(Assignment A)
In the reflection on eternal life-giving food, what does the text say made the manna and the water from the rock significant for the Israelites? Answer in one to three sentences.
(Assignment B)
Continue the reflection on eternal life-giving food, starting after its final sentence.

(Document segment)
• • • • • • •
Eternal Life-giving Food

God feeding a hungry people is a cherished memory in the Jewish tradition. In his farewell speech to the Israelites, Moses calls upon the people to remember  how God gave them food and drink during their many years in the desert. The  manna was “something unknown to your fathers,” and the water flowed forth from  a “flinty rock.” The water and manna were wondrous signs of God’s presence and  care as the Israelites journeyed to a new land. 

Jesus proclaimed himself as the living bread come down from heaven, bringing eternal life to all who eat it. We approach the table of the Eucharist to receive the bread and drink the wine, the Body and Blood of Christ made present  through the power of the Holy Spirit. Again, something wondrous is happening. 

We remember that Jesus did this on the night before he died, and told his  disciples to “do this in memory of me.” When we do this, the saving event of  Christ’s death and resurrection is made present in the broken bread and wine  poured out for us. We enter into communion with the risen Lord and one another.
• • • • • • •
(Information provided)

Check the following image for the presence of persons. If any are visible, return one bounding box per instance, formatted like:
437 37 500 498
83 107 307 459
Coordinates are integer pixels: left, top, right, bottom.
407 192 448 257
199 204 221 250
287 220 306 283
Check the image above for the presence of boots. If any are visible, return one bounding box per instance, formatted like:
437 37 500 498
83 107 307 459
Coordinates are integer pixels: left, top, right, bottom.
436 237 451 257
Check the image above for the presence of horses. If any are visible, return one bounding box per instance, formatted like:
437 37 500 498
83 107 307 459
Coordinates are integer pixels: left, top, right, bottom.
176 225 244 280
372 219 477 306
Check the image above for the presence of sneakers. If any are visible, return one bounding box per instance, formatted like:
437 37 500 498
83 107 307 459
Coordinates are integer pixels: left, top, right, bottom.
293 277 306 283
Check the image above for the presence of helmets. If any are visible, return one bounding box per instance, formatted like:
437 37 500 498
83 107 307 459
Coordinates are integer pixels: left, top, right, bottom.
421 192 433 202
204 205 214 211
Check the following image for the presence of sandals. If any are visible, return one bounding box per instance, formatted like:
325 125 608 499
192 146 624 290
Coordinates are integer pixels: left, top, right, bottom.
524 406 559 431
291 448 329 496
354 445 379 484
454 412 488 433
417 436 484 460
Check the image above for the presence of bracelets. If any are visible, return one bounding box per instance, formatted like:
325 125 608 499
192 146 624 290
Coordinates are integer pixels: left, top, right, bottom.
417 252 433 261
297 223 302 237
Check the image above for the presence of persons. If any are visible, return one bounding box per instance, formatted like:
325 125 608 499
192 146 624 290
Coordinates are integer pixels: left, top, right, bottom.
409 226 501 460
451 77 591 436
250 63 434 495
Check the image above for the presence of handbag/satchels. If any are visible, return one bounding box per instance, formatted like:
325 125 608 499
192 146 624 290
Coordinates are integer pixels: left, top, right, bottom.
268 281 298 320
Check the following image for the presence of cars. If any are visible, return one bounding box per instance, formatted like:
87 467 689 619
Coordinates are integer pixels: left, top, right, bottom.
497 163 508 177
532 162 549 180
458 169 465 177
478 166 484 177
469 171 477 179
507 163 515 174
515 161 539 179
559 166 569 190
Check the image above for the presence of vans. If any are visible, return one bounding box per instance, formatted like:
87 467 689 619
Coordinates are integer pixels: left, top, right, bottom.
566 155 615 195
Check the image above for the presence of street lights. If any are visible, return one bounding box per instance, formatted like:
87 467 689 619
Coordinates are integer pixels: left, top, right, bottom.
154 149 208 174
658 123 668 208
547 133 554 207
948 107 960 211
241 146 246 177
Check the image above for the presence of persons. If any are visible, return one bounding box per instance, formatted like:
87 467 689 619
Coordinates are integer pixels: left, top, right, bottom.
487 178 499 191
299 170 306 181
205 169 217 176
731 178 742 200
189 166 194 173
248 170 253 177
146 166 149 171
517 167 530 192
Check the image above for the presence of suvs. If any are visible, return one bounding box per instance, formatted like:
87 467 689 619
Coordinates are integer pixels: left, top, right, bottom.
• • • • • • •
(Exercise output A)
The manna and the water were wondrous signs of God's presence and care. God gave them while the Israelites spent many years in the desert, journeying to a new land.

(Exercise output B)
Through our sharing in the memorial meal, Christ re-members us as his body  and sends us out to witness to God’s fidelity in the past and God’s promise for  the future: a world renewed, restored, reborn in the Spirit. God continues to feed  us on the road from slavery to freedom, from death to life. 

Consider/Discuss

  • Are you able to see beyond the morsel of bread and sip from the  cup to recognize God feeding you and drawing you into communion  with the Son and all who are fed? 
  • Do you connect the Eucharist with the mission of the Church in the  world, when you hear: “Go in peace to love and serve the Lord”? 

Responding to the Word

Today’s feast has a special hymn called a “Sequence” before the Gospel.  Some of the images and ideas are: Jesus good shepherd and true bread, have  mercy on us; feed us and guard us. Grant that we find happiness in the land of  the living. Make us your guests in heaven, co-heirs with you and companions of  heaven’s citizens.